COVID-19 hospitalizations on the rise in Southwest Florida
Amid a nationwide surge in COVID-19 infections and hospitalizations across the country, healthcare systems in Southwest Florida are reporting increases in the number of coronavirus patients requiring hospitalization.
On Jan. 4, Lee Health reported treating 111 hospitalized COVID patients throughout its hospitals compared to 54 patients a month ago. The increase prompted the health system to issue a statement from Pediatric Infectious Disease Specialist and Lee Health’s Chief Clinical Officer for Hospital-Based Care & Quality and Safety Dr. Stephanie Stovall.
“We continue to encourage everyone to take necessary precautions to protect themselves and their loved ones from COVID, influenza and other illnesses. Get vaccinated, wash your hands frequently, wear a mask if you are at-risk or not feeling well, gather outside if the weather allows, and stay home if you’re sick,” the statement reads in part.
NCH’s two hospitals in Collier County reported treating 38 COVID patients on Jan. 4, compared to just 15 patients on Dec. 15.
Sarasota Memorial Health Care System (SMH) reports its number of hospitalized COVID patients hasn’t doubled, but has been rising steadily from 48 patients the first week of November compared to 70 patients last Friday, Jan. 6.
Dr. Stovall said this current uptick has not been as severe as past surges such as the one last summer driven by the Delta variant.
“You probably remember what a disaster that kind of was, but we’re handling this one okay,” said Dr. Stovall.

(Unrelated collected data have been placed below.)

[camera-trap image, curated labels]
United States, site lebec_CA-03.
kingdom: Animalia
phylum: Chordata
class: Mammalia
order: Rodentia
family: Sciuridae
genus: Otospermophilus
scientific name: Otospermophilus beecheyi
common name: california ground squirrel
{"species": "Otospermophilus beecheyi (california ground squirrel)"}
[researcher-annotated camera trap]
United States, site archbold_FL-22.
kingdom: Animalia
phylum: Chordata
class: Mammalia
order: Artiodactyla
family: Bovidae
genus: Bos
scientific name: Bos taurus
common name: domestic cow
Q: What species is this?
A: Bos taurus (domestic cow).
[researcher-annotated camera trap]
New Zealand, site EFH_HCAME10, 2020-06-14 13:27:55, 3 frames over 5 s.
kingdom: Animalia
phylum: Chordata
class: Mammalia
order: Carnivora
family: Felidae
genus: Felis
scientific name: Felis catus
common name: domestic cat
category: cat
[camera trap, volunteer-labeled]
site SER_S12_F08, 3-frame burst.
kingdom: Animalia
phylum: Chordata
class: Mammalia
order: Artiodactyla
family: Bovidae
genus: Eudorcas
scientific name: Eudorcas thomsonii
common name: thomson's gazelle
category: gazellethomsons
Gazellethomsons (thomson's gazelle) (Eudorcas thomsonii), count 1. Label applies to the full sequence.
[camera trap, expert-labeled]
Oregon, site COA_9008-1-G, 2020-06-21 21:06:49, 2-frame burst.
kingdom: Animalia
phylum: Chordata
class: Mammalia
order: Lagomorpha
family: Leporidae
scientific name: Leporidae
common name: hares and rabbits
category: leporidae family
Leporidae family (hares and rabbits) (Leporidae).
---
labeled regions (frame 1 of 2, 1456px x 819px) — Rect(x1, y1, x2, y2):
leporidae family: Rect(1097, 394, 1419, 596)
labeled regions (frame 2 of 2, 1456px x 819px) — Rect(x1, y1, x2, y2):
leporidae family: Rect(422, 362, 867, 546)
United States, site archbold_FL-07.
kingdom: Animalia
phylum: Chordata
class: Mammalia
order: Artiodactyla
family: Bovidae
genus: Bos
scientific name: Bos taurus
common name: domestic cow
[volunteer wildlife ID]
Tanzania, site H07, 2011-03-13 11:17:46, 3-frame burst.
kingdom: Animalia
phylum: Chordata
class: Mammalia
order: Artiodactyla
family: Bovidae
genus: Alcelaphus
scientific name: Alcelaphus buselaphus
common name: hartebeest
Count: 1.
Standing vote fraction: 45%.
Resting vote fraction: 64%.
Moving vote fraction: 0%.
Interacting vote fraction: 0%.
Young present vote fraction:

“Definitely numbers are up. Cases are up. Hospitalizations are up. Interestingly, ICU admissions are not significantly elevated, so most of the patients that are coming in are not quite as ill as we had seen back with Delta.”
ICU admissions of COVID patients through SMH and NCH are also low at this time. Dr. Stovall said the current surge could be driven by the BQ1 or BQ1.1 subvariants of the Omicron variant BA.5, but not necessarily. “It’s also possible that we could be seeing a newer variant that we expect to see more and more of. So, I expect that there’s more than one circulating out there right now,” said Dr. Stovall.
“Probably because people are moving. Flights are landing. They are moving again and people are taking vacations and things like that, that allow them to move from one area to another. So, I do think that variants are playing a role in addition to all of those other conditions that change a person’s immunity.”
Stovall says recent cold weather in Florida could also be playing a role.
“I think the cold snap we had around Christmas probably put people in a lot of close proximity because Floridians don’t handle cold weather very well,” said Dr. Stovall.
“So, I think that that probably is more relevant to us in Florida as opposed to other parts of the country where there behaviors probably didn’t change as much as ours did.”
Meanwhile, the U.S. Centers for Disease Control and Prevention recently issued an advisory about a surge in Group A Strep infections in children five-15 years old. “I will say anecdotally, we have seen more Streptococcal disease this season than we have in several seasons and whether that is related to the current respiratory viruses and the strains that are out there like the particular strain of Group A Strep that’s going around is unknown, but that is being seen all over the United States and it is being seen locally as well,” said Stovall.
Dr. Stovall notes, the steps she recommends people take to avoid a COVID infection also apply to other respiratory viruses whether it’s the flu, croup, or the common cold.